In Memory

The tree is an important symbol in nearly every culture. With its branches reaching into the sky and roots deep into the earth, a tree symbolizes life. For families who have lost a loved one, it can be a daily reminder that the person is not forgotten, and that his/her memory lives on. A tree lives through the four seasons and is constantly changing and growing. More and more, as the environment becomes a priority, trees are coming to symbolize health. The Nova Scotia chapter held a commemorative event on October 28 2016, in which a tree was planted, along with a plaque, at the entrance of the Dartmouth Canadian Blood Services building. The past Health Minister, George Moody, and current Health Minister, Leo Glavine, both attended and spoke on behalf of the lives lost to the Tainted Blood Tragedy.

Remembering Henderson Allen

Henderson Allen, the oldest person in Canada with Hemophilia and one of the founding members of the Nova Scotia Hemophilia Society, has earned his wings on February 21st 2023. Henderson, more commonly  known as Allen, has proven that those with Bleeding disorders can live a long and productive life. Endearingly known as our “Energizer Bunny”, he lived as a strong advocate for both himself and others with Bleeding Disorders.

Henderson’s legacy, and contributions to the bleeding disorder community, will be forever cherished and remembered. We hope to continue to honor the hard work, advocacy, and commitment that he has demonstrated by providing ongoing support, education, and a sense of belonging to those living with bleeding disorders in Nova Scotia.
--------
Work to complete:
**a.** Duplicate the passage of the memorial text starting with "The tree is" and going on through "Tainted Blood Tragedy.".
**b.** According to the memorial text, where was the commemorative tree planted in October 2016?
**c.** Resume the memorial text, writing on from its last sentence.
The material that comes after the memorial text is separate from it.
--------
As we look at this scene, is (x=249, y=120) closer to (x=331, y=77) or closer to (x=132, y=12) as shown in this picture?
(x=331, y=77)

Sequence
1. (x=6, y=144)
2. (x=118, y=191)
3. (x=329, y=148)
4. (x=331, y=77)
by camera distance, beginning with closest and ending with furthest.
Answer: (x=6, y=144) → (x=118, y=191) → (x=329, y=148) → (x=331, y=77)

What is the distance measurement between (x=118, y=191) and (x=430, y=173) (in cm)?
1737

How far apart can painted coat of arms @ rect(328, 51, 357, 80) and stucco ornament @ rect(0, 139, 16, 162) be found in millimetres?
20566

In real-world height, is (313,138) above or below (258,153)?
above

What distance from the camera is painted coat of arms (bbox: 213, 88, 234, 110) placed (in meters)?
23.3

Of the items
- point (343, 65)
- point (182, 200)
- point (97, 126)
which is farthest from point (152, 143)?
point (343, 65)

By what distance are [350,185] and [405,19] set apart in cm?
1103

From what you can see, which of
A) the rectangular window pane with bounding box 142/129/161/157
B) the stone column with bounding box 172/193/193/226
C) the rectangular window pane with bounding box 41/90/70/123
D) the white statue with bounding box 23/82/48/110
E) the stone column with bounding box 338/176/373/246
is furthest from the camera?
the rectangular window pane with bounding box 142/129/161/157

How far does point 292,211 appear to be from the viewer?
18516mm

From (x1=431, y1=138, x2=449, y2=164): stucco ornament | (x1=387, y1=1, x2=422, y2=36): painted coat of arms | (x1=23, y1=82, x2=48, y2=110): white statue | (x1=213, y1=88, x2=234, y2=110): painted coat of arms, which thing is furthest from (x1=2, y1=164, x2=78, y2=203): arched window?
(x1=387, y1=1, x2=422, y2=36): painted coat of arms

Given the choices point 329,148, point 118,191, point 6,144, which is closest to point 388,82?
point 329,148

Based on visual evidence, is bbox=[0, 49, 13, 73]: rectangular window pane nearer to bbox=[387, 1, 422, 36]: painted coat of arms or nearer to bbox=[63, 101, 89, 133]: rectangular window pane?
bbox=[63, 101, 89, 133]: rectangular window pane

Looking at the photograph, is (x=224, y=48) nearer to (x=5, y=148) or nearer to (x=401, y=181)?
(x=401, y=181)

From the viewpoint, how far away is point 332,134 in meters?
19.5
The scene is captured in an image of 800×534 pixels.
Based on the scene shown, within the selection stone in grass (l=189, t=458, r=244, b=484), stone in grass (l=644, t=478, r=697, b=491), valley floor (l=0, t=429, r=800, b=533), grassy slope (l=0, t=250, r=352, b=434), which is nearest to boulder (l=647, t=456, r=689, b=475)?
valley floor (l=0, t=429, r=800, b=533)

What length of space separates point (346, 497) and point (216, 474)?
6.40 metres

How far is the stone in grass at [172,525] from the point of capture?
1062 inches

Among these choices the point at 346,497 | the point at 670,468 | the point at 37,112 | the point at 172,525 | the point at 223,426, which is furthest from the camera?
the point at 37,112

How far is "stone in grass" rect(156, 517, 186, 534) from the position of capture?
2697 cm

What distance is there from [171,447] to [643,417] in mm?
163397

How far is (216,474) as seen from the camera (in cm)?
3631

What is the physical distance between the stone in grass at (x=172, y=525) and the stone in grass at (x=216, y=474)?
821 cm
--------
Responses to the exercise:
**a.**
The tree is an important symbol in nearly every culture. With its branches reaching into the sky and roots deep into the earth, a tree symbolizes life. For families who have lost a loved one, it can be a daily reminder that the person is not forgotten, and that his/her memory lives on. A tree lives through the four seasons and is constantly changing and growing. More and more, as the environment becomes a priority, trees are coming to symbolize health. The Nova Scotia chapter held a commemorative event on October 28 2016, in which a tree was planted, along with a plaque, at the entrance of the Dartmouth Canadian Blood Services building. The past Health Minister, George Moody, and current Health Minister, Leo Glavine, both attended and spoke on behalf of the lives lost to the Tainted Blood Tragedy.

**b.** It was planted at the entrance of the Dartmouth Canadian Blood Services building.

**c.**
As a tribute to his memory, we are proud to provide an annual academic scholarship to members of the Nova Scotia Hemophilia Society, seeking post secondary education. Visit the home page for details on how to apply for the Henderson Allen Leadership Initiative Memorial Scholarship.

Please click the following link for his formal obituary.

Remembering Janet Conners

Janet Conners was a former Nova Scotia Hemophilia Society Chapter President, who sadly passed away August 20th 2022. Janet and her late husband Randy, who both contracted HIV in the 80’s through tainted blood, were instrumental in the fight to get fair and equitable compensation for those infected, and their families.

Their advocacy efforts were partly responsible for the federal government’s Krever Commission, an inquiry into the Canadian Blood Distribution System that led to collection being removed from the hands of the Red Cross, and the creation of Canadian Blood Services and Héma-Québec.

Please click the following link to the Canadian Hemophilia Society Memoriam webpage, dedicated to remembering Janet.

Unspeakable Series

Unspeakable is an 8 episode television series based on emotionally charged personal accounts from those affected by the “Tainted Blood Scandal”. It draws from Andre Picard’s Gift of Death: Confronting Canada’s Tainted Blood Tragedy, Vic Parsons’ Bad Blood: The Tragedy of the Canadian Tainted Blood Scandal, and The Royal Commission of Inquiry into the Canadian Blood Tragedy, led by Justice Horace Krever.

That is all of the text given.